«Libera me da me.»
Infilar presso a te punto su punto
nel tugurio ove ignori e sonno e pace,
o dolorosa, che, se il labbro tace,
riveli il tuo patir nel volto smunto:
dell'aratro con te tirar la stanga
per fender solchi che ci diano il pane,
uomo, che tutte le scïenze umane
sai, poi che in pugno sai stringer la vanga:
santificar con libero e fraterno
gesto il tuo maglio, o fabbro, il tuo piccone,
o minatore, la tua passïone
umile, o schiavo del travaglio eterno!...
Libera me da me, nell'oceanico
tumulto travolgendo il mio rottame
naufrago, umanità, che hai sete e fame
di cuori, a pasto del tuo cuor titanico!...

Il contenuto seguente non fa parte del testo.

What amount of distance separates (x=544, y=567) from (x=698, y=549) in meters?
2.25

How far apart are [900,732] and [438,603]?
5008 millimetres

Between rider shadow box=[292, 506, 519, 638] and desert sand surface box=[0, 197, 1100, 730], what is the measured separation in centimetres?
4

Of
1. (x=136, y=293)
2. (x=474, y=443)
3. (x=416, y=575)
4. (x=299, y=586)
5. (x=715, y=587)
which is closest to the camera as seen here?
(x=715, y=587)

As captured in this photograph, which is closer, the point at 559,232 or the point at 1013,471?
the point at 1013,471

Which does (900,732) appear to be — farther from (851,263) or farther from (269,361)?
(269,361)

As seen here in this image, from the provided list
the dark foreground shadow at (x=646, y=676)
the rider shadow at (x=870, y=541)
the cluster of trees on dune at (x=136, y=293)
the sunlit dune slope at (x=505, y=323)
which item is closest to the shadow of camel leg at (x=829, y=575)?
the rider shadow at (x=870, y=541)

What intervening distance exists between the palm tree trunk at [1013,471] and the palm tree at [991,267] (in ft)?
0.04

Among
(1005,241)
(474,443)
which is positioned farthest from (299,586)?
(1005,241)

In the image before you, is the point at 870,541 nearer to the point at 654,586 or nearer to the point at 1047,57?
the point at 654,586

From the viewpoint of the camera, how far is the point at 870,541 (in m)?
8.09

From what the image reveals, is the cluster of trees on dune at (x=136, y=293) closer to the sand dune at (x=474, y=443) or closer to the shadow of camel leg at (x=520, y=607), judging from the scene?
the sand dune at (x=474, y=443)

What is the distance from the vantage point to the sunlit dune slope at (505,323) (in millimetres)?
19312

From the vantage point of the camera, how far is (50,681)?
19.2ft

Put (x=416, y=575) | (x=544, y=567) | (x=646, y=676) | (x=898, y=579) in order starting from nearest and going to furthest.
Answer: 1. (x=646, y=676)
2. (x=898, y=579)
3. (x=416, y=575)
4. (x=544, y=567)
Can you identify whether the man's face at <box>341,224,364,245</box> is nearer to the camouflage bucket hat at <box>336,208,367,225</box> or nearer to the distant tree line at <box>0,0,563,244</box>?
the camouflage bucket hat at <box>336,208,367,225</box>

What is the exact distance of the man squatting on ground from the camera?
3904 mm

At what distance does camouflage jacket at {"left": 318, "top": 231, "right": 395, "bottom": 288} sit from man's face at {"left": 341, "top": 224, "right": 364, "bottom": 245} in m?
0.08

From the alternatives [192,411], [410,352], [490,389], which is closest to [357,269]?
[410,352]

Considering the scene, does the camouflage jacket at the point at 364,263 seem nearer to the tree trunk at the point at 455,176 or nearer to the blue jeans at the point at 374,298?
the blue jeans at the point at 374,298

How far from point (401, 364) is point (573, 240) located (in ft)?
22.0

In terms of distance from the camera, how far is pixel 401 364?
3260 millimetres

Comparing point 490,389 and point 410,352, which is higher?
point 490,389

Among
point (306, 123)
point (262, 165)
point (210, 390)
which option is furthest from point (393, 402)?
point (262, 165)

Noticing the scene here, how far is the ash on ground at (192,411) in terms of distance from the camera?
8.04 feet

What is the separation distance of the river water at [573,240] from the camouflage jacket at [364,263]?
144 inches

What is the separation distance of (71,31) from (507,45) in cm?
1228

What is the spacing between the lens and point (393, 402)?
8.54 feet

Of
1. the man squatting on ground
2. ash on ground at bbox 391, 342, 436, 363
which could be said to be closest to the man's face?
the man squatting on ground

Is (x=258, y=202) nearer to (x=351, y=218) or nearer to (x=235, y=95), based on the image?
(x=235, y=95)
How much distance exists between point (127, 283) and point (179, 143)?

Forse la triste femmina in gramaglie
pesanti, la reclusa che mi mugola
dentro, con tal convulso arrancar d'ugola
che par l'anima schizzi fra tanaglie,
tacerà.—Sarò un'altra. Sarò quella
che dona. Sarò l'ombra della vita.
Coglierò fiori con le bianche dita
per alcun che dirà:—Grazie, sorella....—
E udrò l'onda del sangue gorgogliare
non solo in me, ma in ogni calda polla
della terra; e fluir, placida, colla
calma d'un fiume che discende al mare.